SECTION 2.5. Section 2.1(f) of the Merger Agreement shall
be amended and restated in its entirety, and shall be replaced by
the following:
"(f) Capital Stock of Sub. The shares of capital stock
of Sub issued and outstanding immediately prior to the
Effective Time shall be converted into and become in the
aggregate 3,375,000 shares of Common Stock of the Surviving
Corporation, 1,250,000 shares of Class A Non-Voting Common
Stock of the Surviving Corporation and 250,000 shares of a
new series of Non-Voting 13.5% Pay-in-Kind Preferred Stock,
stated value $100.00 per share, of the Surviving
Corporation."
SECTION 2.6. Section 3.7 of the Merger Agreement shall be
amended and restated in its entirety, and shall be replaced by
the following:
"SECTION 3.7 Absence of Material Adverse Change.

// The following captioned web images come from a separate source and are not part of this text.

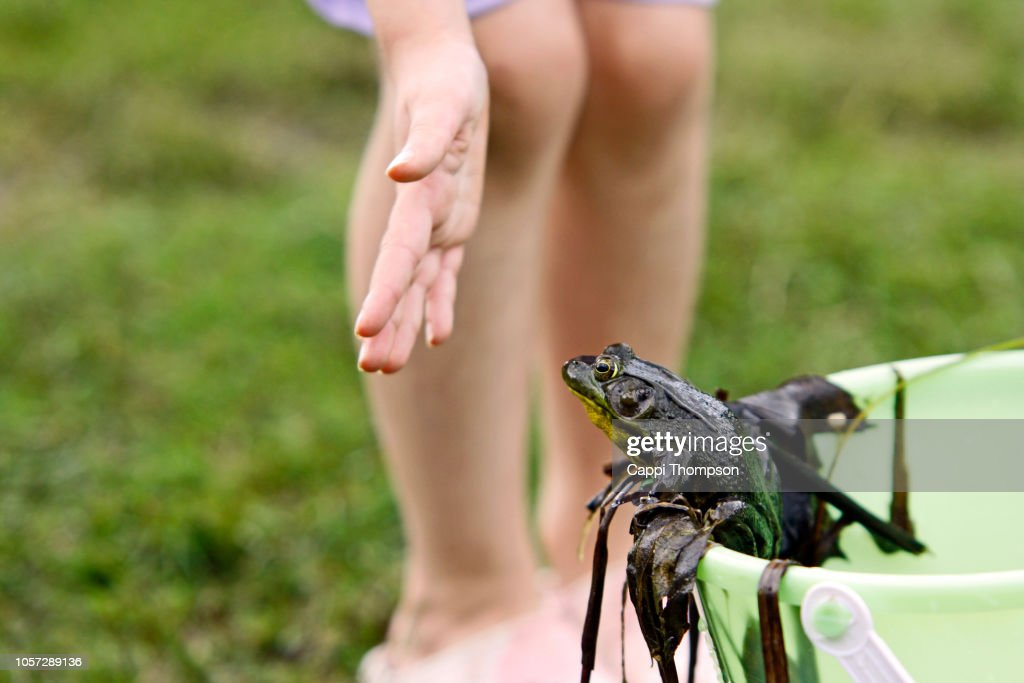Captured frog being prevented from escaping a bucket by young girl's hand : Stock Photo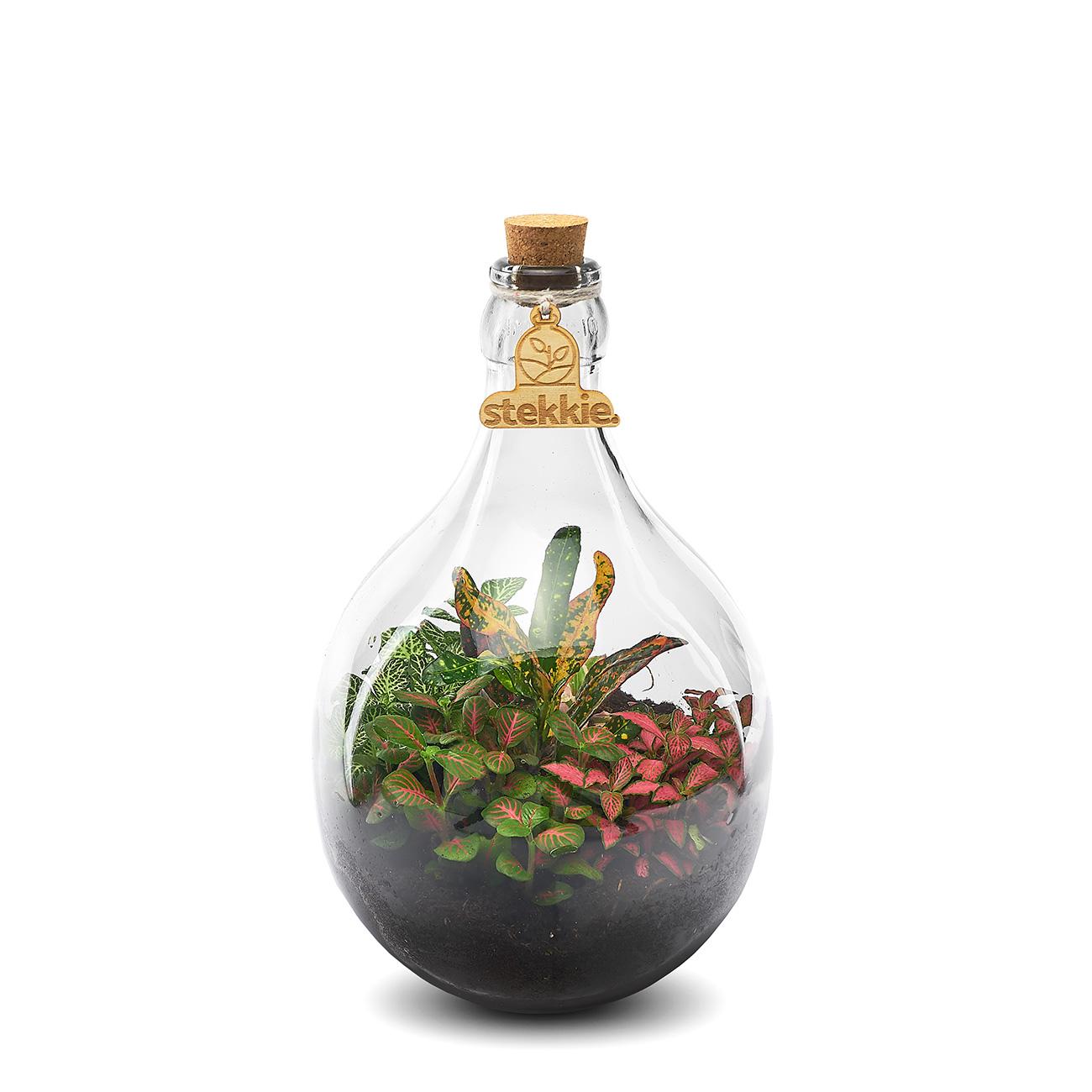 Stekkie Small mini-ecosysteem met kleurrijke planten
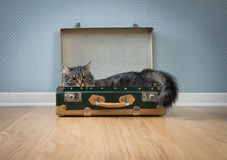 Chat mignon dans une valise de vintage Photo libre de droits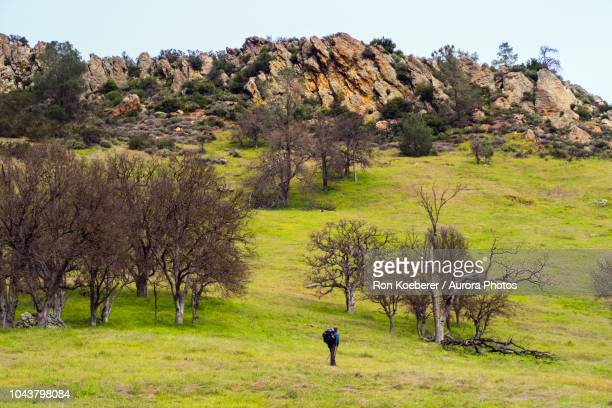 hiker in scenery with rocks, meadow and trees in henry w. coe state park - koeberer stock photos and pictures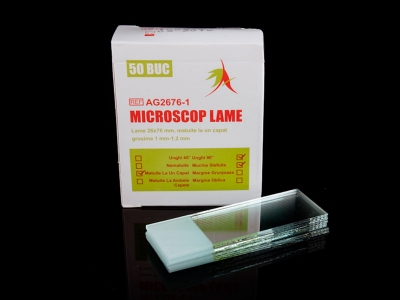 Microscope Slide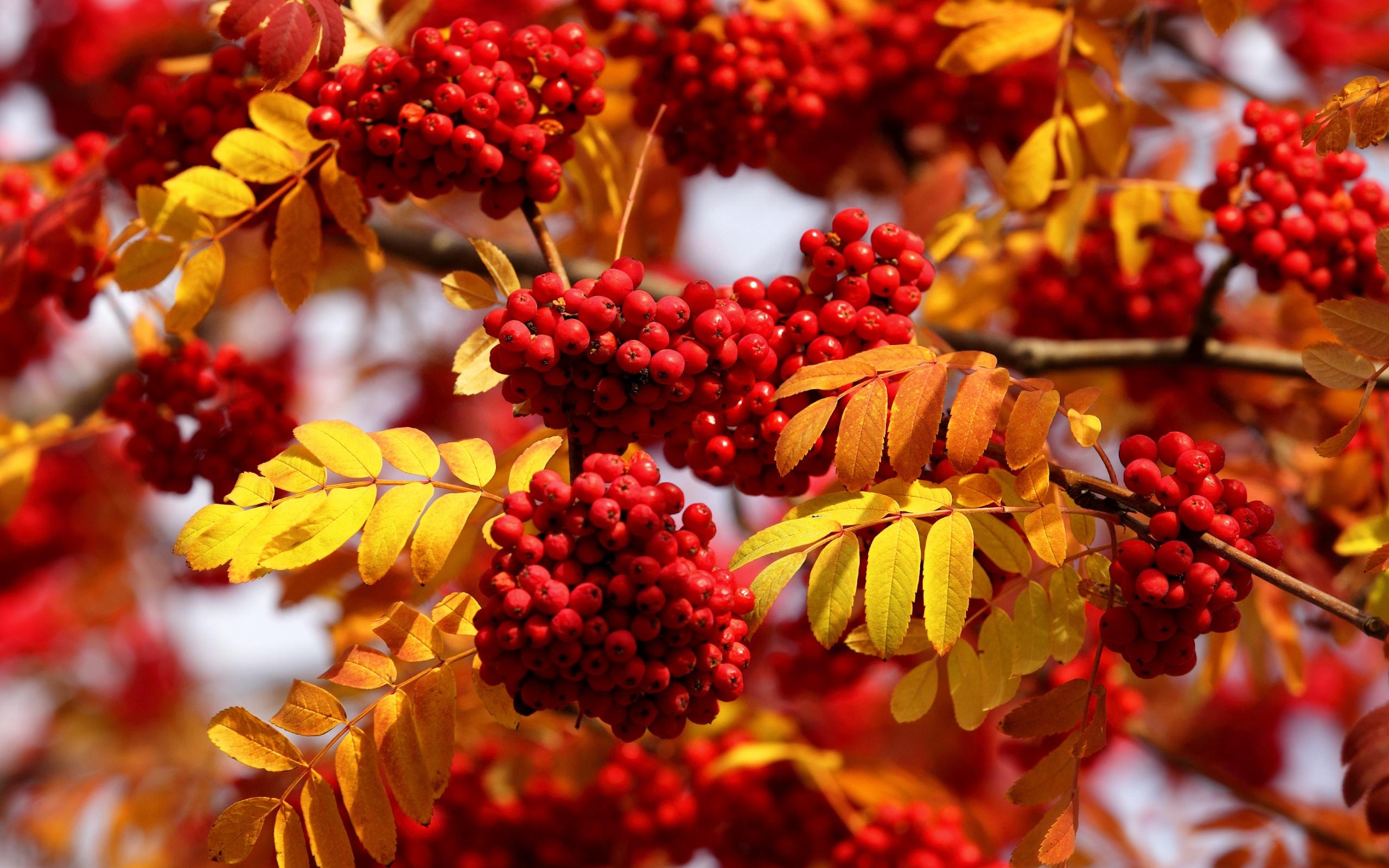 порою картинка осенние листья гроздья рябины при желании полететь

Except as disclosed in items 3.7 or 3.12(a) of the Company
Letter or in the Company SEC Documents filed and publicly
available prior to the date of this Agreement (the "Company
Filed SEC Documents"), since December 31, 1996, the Company
and its Subsidiaries have conducted their respective
businesses in all material respects only in the ordinary
course consistent with past practice, and there has not
been (i) any declaration, setting aside or payment of any
dividend or other distribution with respect to its capital
stock or any redemption, purchase or other acquisition of
any of its capital stock, (ii) any split, combination or
reclassification of any of its capital stock or any
issuance or the authorization of any issuance of any other
securities in respect of, in lieu of or in substitution for
shares of its capital stock, (iii) (x) any granting by the
Company or any of its Subsidiaries to any officer of the
Company or any of its Subsidiaries of any increase in
compensation, except in the ordinary course of business
(including in connection with promotions) consistent with
past practice or as was required under employment
agreements in effect as of December 31, 1996, (y) any
material change to the Company's or any of its
Subsidiaries' severance or termination plans, agreements or
arrangements with any of their employees, except as part of
a standard employment package to any person promoted or
hired (but not including the five most senior officers), or
as was required under employment, severance or termination
agreements in effect as of December 31, 1996, or (z) except
for employment agreements in the ordinary course of
business consistent with past practice with employees other
than any executive officer of the Company, any entry by the
Company or any of its Subsidiaries into any employment,
consulting, severance, termination or indemnification
agreement with any such employee or executive officer, (iv)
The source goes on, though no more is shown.